The last few months have been interesting for me in a philosophical sense. My job is on an architectural level in using ontologies in software development, both in the process (development, deployment, documentation), the infra-structure (SOA, servers, clusters) and the end result of it (business applications). So needless to say, I’ve been going a bit epistemental, so I promised myself yesterday to jot down my thoughts and worries, if for no other reason than for future reference.
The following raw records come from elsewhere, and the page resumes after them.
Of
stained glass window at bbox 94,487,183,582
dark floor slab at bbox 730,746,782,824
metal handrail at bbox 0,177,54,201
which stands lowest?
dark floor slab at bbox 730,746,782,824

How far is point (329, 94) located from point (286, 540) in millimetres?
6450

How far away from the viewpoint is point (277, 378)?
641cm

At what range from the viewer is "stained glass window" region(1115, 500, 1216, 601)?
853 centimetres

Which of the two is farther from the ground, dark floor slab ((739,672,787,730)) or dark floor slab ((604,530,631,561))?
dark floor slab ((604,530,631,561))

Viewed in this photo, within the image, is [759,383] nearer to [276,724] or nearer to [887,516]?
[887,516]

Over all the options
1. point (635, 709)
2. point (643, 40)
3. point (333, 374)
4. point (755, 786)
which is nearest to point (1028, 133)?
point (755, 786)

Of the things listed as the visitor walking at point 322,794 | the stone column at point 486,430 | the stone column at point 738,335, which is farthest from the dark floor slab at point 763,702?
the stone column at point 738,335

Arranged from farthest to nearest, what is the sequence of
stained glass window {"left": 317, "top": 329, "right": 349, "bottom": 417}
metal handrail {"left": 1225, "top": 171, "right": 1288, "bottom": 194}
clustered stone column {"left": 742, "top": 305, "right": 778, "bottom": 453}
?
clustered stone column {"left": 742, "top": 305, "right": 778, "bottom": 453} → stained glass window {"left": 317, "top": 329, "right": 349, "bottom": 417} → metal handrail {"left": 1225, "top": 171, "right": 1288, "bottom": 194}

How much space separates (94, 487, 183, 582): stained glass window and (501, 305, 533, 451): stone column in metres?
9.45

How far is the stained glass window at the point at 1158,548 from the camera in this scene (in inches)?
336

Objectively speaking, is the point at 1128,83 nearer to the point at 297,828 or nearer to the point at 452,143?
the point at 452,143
One big thing that seems to go through my ponderings like a theme, is the linguistic flow of the definition language itself, in how the mode of definition changes the relative inference of the results of using that ontology over static data (not to mention how it gets even trickier with dynamic data). We usually say that the two main ontological expressions (is_a, has_a) of most triplets (I use the example of triplets / RDF as they are the most common ones, although I use Topic Maps association statements myself) defines a flat world from which we further classify the round world. But how do we do this? We make up statements like this ;
Alex is_a Person
Alex has_a Son
Anyone who works in this field understand what’s going on, and that things like “Alex” and “Person” and “Son” are entities, and defined with URIs, so actually they become ;
https://shelter.nu/me.html is_a http://psi.ontopedia.net/Person
https://shelter.nu/me.html has_a http://en.wikipedia.org/wiki/Son
Well, in RDF they do. In Topic Maps we have these as subject identifiers, but pretty much the same deal (except some subtleties I won’t go into here). But our work is not done. Even those ontological expressions have their URIs as well, giving us ;
https://shelter.nu/me.html https://shelter.nu/psi/is_a http://psi.ontopedia.net/Person
https://shelter.nu/me.html https://shelter.nu/psi/has_a http://en.wikipedia.org/wiki/Son
Right, so now we got triplets of URIs we can do inferencing over. But there’s a few snags. Firstly, a tuple like this is nothing but a set of properties for a non-virtual property and does not function like a proxy (like for instance the Topic Maps Reference Model do), and in transforming between these two forms gives us a lot of ambiguity that quickly becomes a bit of a problem if you’re not careful (it can completely render inferencing useless, which is kinda sucky). Now given that most ontological expressions are defined by people, things can get hairy even quicker. People are funny that way.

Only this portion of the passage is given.